**Page text:**
::::::

Perhaps they had decided there was safety in numbers; perhaps they just didn’t know where to go next, how to move on from here.
One thing was clear: They weren’t ready for public scrutiny, for the resumption of a daily routine.
So, “they were all together in one place.” The core group of Jesus’ followers, were in hiding, afraid of their memories, afraid of their world, afraid of their own convictions.
And suddenly the Spirit broke in, or should that be broke out, and could no longer be contained by the limits of that hiding place, by the limits of their fear. Suddenly the wind blows! Suddenly a fire ignites! Suddenly everything is turned on its head. The status quo isn’t just disturbed; it’s totally shattered! We look away for a moment, and as we look back, everything is different. The world, or at least the world of these disciples, is re-created.
Words fail to adequately tell the story, We use the words “wind” or “spirit,” as we attempt to communicate what happened. But, tempest or whirlwind, might better describe this spirit-filled moment, like the rush of a powerful, mighty wind.
What’s going on here? What is this wild and strange episode all about? It’s easy to make this an individual personal thing, to talk about someone being “filled with the Spirit” or having “the gifts of the Spirit”.

::::::

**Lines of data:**
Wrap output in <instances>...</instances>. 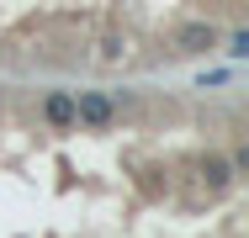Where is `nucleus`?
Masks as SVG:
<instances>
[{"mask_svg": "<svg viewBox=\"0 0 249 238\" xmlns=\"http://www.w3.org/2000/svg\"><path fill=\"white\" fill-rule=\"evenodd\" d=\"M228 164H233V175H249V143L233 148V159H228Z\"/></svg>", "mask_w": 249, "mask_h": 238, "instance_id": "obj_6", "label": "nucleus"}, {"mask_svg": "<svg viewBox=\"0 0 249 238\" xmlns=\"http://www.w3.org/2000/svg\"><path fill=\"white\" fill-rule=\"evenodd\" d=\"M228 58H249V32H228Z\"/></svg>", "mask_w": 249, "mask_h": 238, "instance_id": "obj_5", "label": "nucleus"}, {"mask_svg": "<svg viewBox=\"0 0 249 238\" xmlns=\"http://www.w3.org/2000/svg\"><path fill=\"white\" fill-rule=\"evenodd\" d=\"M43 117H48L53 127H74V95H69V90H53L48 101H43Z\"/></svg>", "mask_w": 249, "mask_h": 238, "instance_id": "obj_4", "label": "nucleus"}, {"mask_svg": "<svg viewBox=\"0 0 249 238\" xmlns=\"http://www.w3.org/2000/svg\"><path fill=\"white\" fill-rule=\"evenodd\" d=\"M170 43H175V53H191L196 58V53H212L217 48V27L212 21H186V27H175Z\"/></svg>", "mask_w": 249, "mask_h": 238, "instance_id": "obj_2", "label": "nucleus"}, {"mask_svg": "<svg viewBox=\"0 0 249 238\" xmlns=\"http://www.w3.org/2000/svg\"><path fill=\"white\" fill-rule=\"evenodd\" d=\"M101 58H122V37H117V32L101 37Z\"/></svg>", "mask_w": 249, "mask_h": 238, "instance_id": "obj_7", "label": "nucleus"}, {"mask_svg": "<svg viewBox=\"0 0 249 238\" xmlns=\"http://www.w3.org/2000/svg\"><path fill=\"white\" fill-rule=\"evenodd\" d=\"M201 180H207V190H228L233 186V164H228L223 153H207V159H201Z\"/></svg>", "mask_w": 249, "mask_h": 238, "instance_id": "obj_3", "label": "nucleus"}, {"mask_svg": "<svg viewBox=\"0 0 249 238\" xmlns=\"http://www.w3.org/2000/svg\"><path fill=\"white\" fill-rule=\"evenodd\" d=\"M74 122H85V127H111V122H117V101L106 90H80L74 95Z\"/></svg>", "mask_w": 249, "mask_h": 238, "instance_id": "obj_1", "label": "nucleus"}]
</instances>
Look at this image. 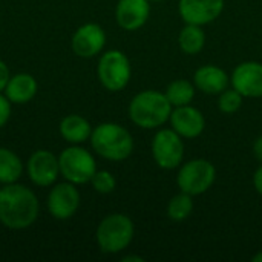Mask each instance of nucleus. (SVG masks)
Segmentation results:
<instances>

::::::

**Written problem 1:**
Return the stretch of the sermon excerpt from "One thing was" through "their own convictions.", word for word.
**Written problem 2:**
Answer these questions from the sermon excerpt:
(a) What were the followers not ready for?
(b) What three things were the core group of Jesus' followers afraid of?
(c) Which two words does the sermon excerpt say might better describe the spirit-filled moment?
These lines of data have no connection to the sermon excerpt.

**Expected output 1:**
One thing was clear: They weren’t ready for public scrutiny, for the resumption of a daily routine.
So, “they were all together in one place.” The core group of Jesus’ followers, were in hiding, afraid of their memories, afraid of their world, afraid of their own convictions.

**Expected output 2:**
(a) Public scrutiny and the resumption of a daily routine.
(b) Their memories, their world, and their own convictions.
(c) Tempest or whirlwind.